Segment Open
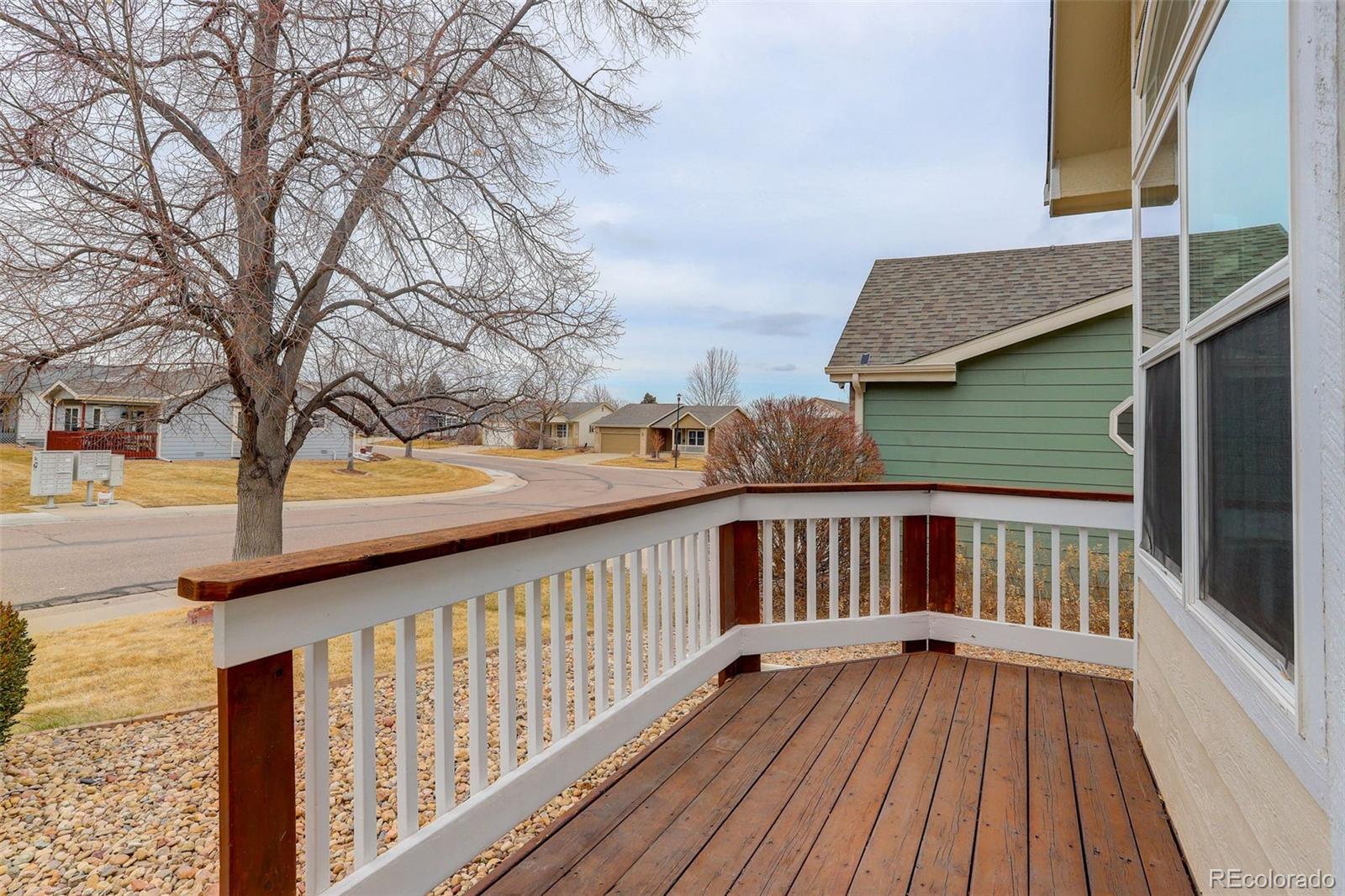 MLS Image #4 for 6522 s hoyt way,littleton, Colorado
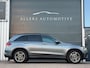 Mercedes-Benz GLC 200 Premium Plus|AMG|BURMEISTEIR|SFEER|CAMERA|MAGNO GREY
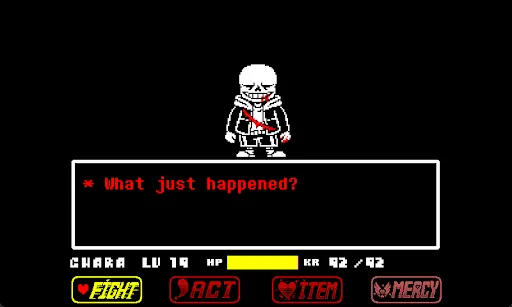 LAST BREATH: Мобильное Издание | Игры | XWorld LAST BREATH: Мобильное Издание | Игры | XWorld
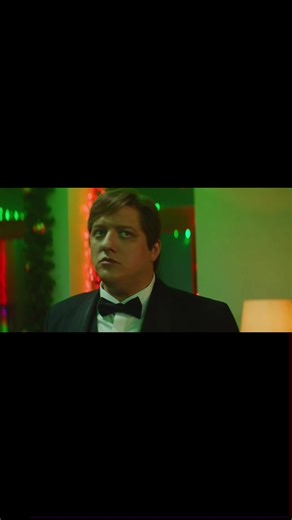 Лучшие комедийные фильмы и сериалы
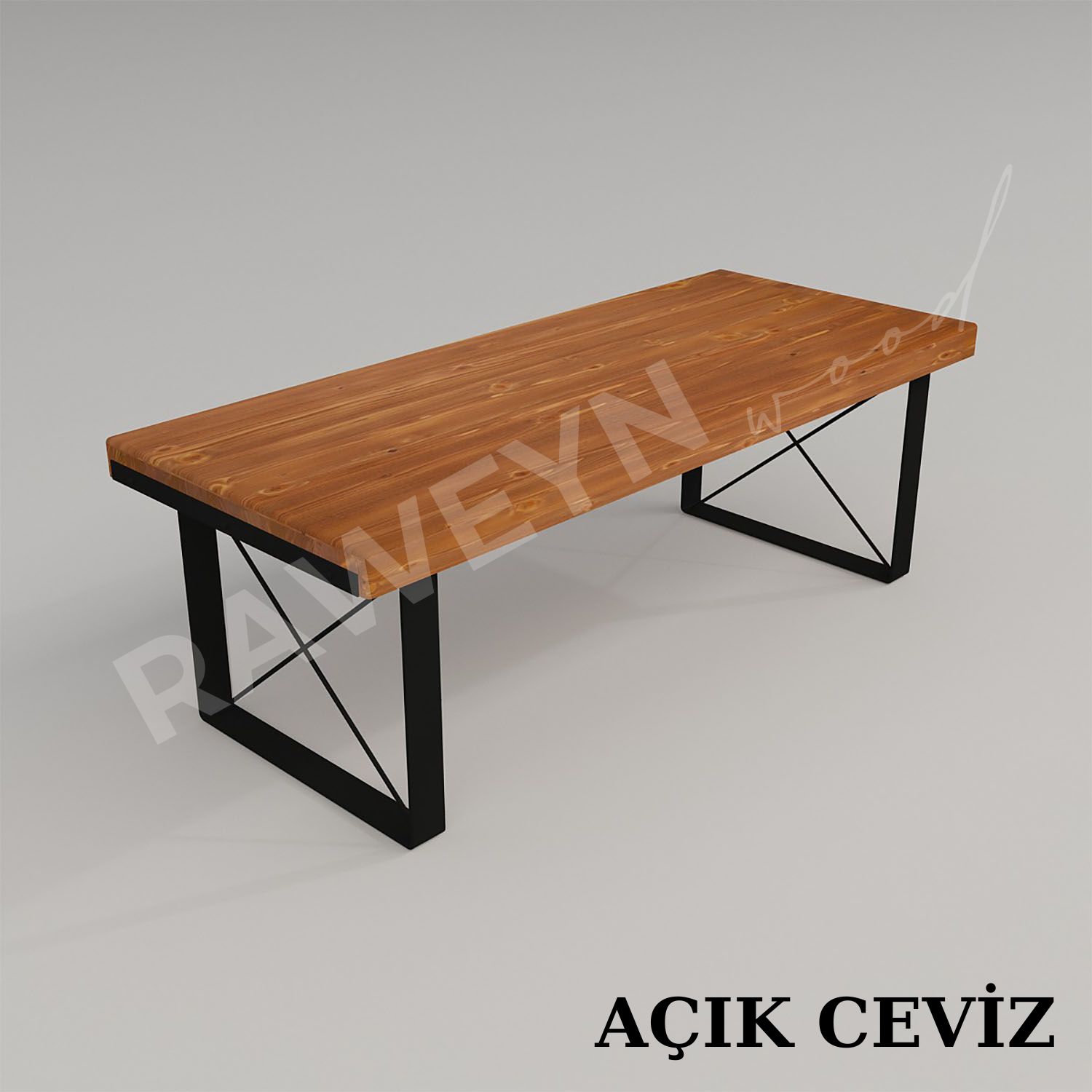 Lotus%20Natural%20Wood%20Dining%20Table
Segment Closed
**What you need to do**
Copy out all five records above, keeping each line word for word, and leave the pictures out.

**Output of the exercise**
 MLS Image #4 for 6522 s hoyt way,littleton, Colorado
 Mercedes-Benz GLC 200 Premium Plus|AMG|BURMEISTEIR|SFEER|CAMERA|MAGNO GREY
 LAST BREATH: Мобильное Издание | Игры | XWorld LAST BREATH: Мобильное Издание | Игры | XWorld
 Лучшие комедийные фильмы и сериалы
 Lotus%20Natural%20Wood%20Dining%20Table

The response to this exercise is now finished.